[Excerpt to read]:
※
A rich, moist, buttery cake is served upside down, to show off the elegant, tangy, and delicious orange cranberry topping. That's what you can expect from this vegan cranberry upside down cake recipe.
Heat your oven to 350F and grease and flour a 9-inch round cake pan.
For the Topping:
Melt 4 tablespoons vegan butter in a saucepan over medium heat. Add sugar, marmalade, and cranberries. Cook this over medium heat until the cranberries are softened, 3–5 minutes. Use a strainer to remove the liquid from the cranberries, reserving the extra liquid in a bowl. Pour the strained liquid back into the saucepan and simmer over medium heat until it thickens.
Arranged the softened cranberries in the bottom of your prepared cake plan. Pour the thickened sauce over the cranberries until covered. Reserve any extra liquid to pour over cake before serving.
※
[Input rows]:
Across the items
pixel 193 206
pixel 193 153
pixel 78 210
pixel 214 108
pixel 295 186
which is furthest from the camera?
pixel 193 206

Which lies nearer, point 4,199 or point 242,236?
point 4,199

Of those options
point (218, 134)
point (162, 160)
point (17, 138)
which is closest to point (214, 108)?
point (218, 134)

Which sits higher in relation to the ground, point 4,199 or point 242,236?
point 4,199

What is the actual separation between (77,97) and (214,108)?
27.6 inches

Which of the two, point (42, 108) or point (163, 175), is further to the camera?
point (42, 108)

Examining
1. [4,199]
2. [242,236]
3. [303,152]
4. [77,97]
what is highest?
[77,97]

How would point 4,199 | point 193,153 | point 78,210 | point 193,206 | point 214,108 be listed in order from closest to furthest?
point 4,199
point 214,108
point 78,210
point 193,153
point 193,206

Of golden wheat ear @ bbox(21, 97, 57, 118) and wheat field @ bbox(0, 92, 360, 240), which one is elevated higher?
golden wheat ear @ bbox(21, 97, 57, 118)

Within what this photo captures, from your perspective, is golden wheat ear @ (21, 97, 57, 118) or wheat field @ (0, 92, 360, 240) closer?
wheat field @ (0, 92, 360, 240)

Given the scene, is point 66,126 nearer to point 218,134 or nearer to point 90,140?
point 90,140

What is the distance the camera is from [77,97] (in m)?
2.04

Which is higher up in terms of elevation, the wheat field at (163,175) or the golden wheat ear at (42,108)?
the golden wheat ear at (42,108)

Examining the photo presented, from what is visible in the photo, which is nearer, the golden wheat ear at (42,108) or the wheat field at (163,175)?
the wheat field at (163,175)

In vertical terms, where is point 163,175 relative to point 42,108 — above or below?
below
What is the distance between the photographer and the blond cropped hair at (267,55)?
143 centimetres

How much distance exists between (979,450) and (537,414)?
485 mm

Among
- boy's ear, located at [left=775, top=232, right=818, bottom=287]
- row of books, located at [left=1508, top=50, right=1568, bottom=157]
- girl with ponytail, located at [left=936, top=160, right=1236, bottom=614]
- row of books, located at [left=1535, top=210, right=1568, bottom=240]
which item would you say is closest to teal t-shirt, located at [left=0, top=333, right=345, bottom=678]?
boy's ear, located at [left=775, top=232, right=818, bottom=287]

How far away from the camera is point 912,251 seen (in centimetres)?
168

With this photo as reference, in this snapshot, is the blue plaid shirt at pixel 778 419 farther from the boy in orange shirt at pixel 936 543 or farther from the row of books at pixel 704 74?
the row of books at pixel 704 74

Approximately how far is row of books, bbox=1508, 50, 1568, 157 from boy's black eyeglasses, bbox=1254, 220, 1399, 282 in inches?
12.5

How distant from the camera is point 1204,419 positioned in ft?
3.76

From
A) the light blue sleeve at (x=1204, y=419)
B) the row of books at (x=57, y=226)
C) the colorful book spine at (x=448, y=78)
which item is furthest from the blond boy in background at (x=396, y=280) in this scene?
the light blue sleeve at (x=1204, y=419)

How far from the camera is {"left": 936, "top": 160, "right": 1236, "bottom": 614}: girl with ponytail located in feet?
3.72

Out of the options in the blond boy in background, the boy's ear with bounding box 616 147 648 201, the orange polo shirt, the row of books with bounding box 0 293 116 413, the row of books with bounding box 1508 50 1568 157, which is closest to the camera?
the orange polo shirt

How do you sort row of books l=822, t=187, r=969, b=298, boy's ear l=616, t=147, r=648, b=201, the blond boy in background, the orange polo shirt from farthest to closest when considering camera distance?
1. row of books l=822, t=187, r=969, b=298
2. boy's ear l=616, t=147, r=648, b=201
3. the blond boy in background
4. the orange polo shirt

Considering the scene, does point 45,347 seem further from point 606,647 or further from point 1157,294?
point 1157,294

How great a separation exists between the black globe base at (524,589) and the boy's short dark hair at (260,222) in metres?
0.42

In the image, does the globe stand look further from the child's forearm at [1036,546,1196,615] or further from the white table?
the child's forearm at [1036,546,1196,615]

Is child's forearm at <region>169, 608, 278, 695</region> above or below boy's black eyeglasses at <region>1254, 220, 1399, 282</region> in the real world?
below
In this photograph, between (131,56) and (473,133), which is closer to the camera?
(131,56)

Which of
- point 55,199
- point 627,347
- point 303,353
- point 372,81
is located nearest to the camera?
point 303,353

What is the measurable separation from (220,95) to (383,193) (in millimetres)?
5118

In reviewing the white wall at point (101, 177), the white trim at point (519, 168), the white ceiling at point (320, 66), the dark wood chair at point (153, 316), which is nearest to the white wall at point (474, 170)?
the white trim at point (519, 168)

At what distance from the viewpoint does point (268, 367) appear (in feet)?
※
[Exercises]:
**a.** Check each statement against the cake recipe. For each one, answer yes or no, and quote the exact words from the recipe that decide it.
(i) The oven should be heated to 350F.
(ii) The cranberries cook over high heat until soft.
(iii) The liquid strained from the cranberries is thrown away.
**b.** Give the stretch of rows from the line containing "In the image, does" through the last line of the rows as a JSON list of strings, one string per line, leaving out blank lines.
The cake recipe and the rows have nothing to do with each other.

[Exercise answers]:
**a.**
(i) Yes: "Heat your oven to 350F"
(ii) No: "Cook this over medium heat until the cranberries are softened, 3–5 minutes."
(iii) No: "Pour the strained liquid back into the saucepan and simmer over medium heat until it thickens."

**b.**
[
  "In the image, does the globe stand look further from the child's forearm at [1036,546,1196,615] or further from the white table?",
  "the child's forearm at [1036,546,1196,615]",
  "Is child's forearm at <region>169, 608, 278, 695</region> above or below boy's black eyeglasses at <region>1254, 220, 1399, 282</region> in the real world?",
  "below",
  "In this photograph, between (131,56) and (473,133), which is closer to the camera?",
  "(131,56)",
  "Which of",
  "- point 55,199",
  "- point 627,347",
  "- point 303,353",
  "- point 372,81",
  "is located nearest to the camera?",
  "point 303,353",
  "What is the measurable separation from (220,95) to (383,193) (in millimetres)?",
  "5118",
  "In reviewing the white wall at point (101, 177), the white trim at point (519, 168), the white ceiling at point (320, 66), the dark wood chair at point (153, 316), which is nearest to the white wall at point (474, 170)?",
  "the white trim at point (519, 168)",
  "At what distance from the viewpoint does point (268, 367) appear (in feet)?"
]